Era questo uno degli ingredienti più spesso
usati nelle antiche preparazioni del piatto,
avvalorando proprio l’ipotesi che, con il
termine raviolo, in origine s’identificasse
esclusivamente il ripieno e solo con il
tempo lo stesso termine sia passato ad
indicare sia il guscio di pasta, sia il
ripieno.
Il raviolo è, comunque, mutevole anche nel
nome, e viene chiamato agnolotto o
agnellotto (di forma piccola) in Piemonte e
nel Pavese, anolino nel Piacentino e nel
Parmense, marubino nel Cremonese e nella
pianura nord-orientale piacentina, tortello
in Emilia e Lombardia, pansoti o pansotti in
Liguria, tordello o turdelo nella Toscana
nord occidentale e nell'estremo Levante
ligure, tortello in quasi tutta la Toscana,
cappellaccio nel Ferrarese. In alcune aree
del meridione vengono chiamati “maccaruni
chini”.

§ OBIETTIVO DICHIARATO
Puoi proseguire il testo sul raviolo, riprendendo subito dopo la sua ultima frase?

§ DATI REGISTRATI
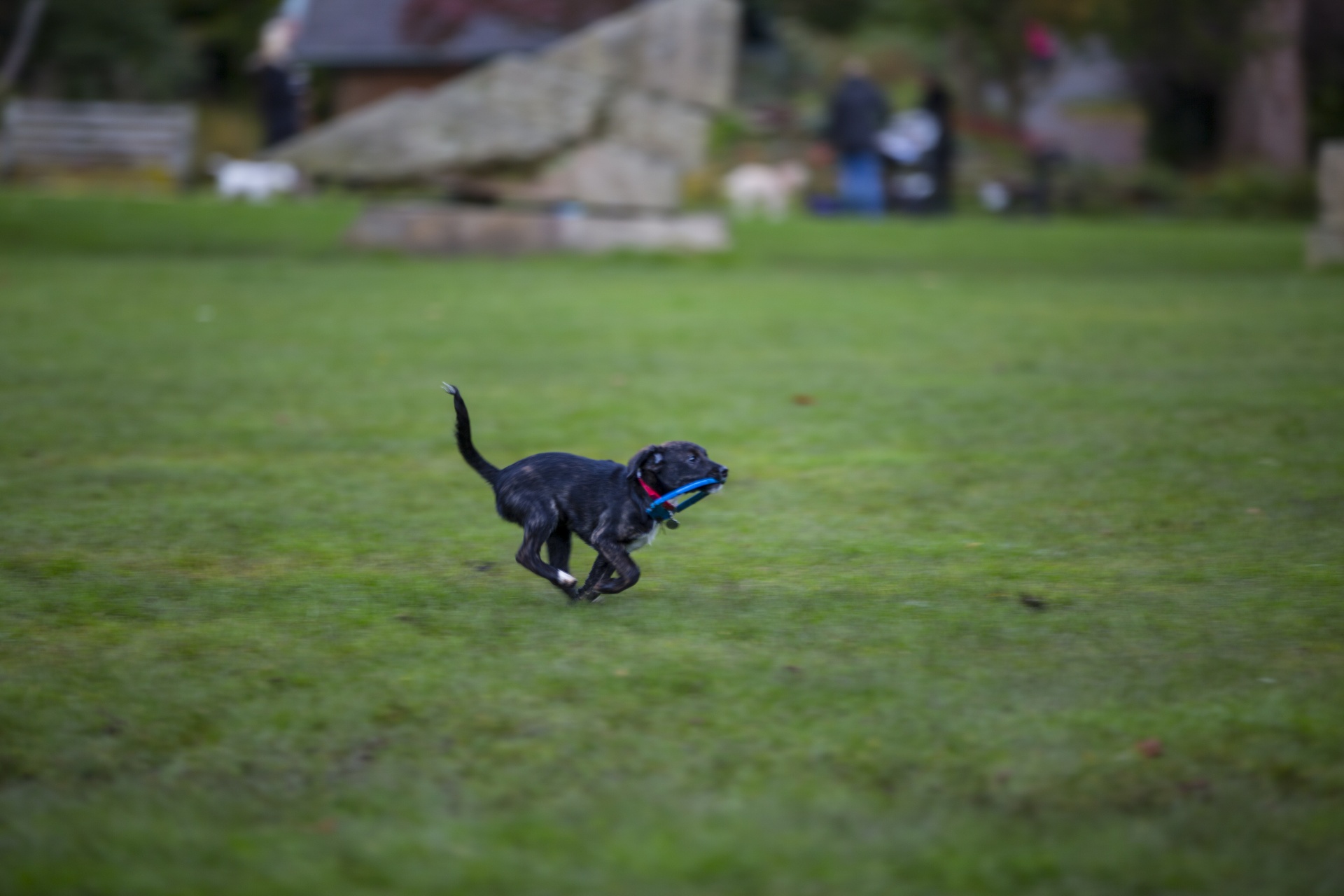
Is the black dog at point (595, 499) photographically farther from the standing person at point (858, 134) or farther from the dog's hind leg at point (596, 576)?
the standing person at point (858, 134)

§ RISULTATO DELL'ESERCIZIO
Molte città rivendicano la paternità del
raviolo e sono poche le notizie certe
riguardo alla sua nascita e alla cultura che
gli ha dato i natali, dato che quadrati di
pasta contenenti un ripieno sono diffusi in
diversi Paesi del mondo, come la Germania,
la Cina, il Giappone e la Thailandia.
Tuttavia, uno dei primi documenti storici a
tal riguardo è dell’umanista milanese
Ortensio Lando (1510-1558), che nella sua
opera del 1548 “Catalogo dell'inventori
delle cose che si mangiano, delle bevande
ch'oggidi s'usano”, racconta: «Libista,
contadina lombarda da Cernuschio, fu
l'inventrice di far raffioli avviluppati
nella pasta, dispogliati detti da lombardi
mal fatti».
Si tratta di una citazione che probabilmente
incrocia narrazioni dell’epoca e tradizioni
della campagna lombarda e che ci indica un
possibile legame di questa pasta ripiena con
il territorio della Martesana e il paese di
Cernusco sul Naviglio, a circa 16 km a
nord-est di Milano.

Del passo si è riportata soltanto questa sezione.